_COLLECTED DATA_
^^^^^^^^^^^^^^^^

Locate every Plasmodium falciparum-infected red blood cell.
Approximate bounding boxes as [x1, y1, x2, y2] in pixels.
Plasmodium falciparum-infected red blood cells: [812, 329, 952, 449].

^^^^^^^^^^^^^^^^

Which lines of the listing contain the string "Plasmodium"? Copy every one of them.

_RESPONSE AREA_
Locate every Plasmodium falciparum-infected red blood cell.
Plasmodium falciparum-infected red blood cells: [812, 329, 952, 449].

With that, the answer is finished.